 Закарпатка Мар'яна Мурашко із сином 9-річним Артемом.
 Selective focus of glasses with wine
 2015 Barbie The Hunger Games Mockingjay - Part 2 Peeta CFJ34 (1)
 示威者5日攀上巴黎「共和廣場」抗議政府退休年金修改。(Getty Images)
* * *
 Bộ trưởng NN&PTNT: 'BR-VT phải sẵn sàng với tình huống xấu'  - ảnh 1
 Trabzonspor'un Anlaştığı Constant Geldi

DIRECTIONS → Every line from the line containing "2015 Barbie The" through the line containing "示威者5日攀上巴黎「共和廣場" in the records above must be retyped exactly. Leave out the rest.

OUTPUT →
 2015 Barbie The Hunger Games Mockingjay - Part 2 Peeta CFJ34 (1)
 示威者5日攀上巴黎「共和廣場」抗議政府退休年金修改。(Getty Images)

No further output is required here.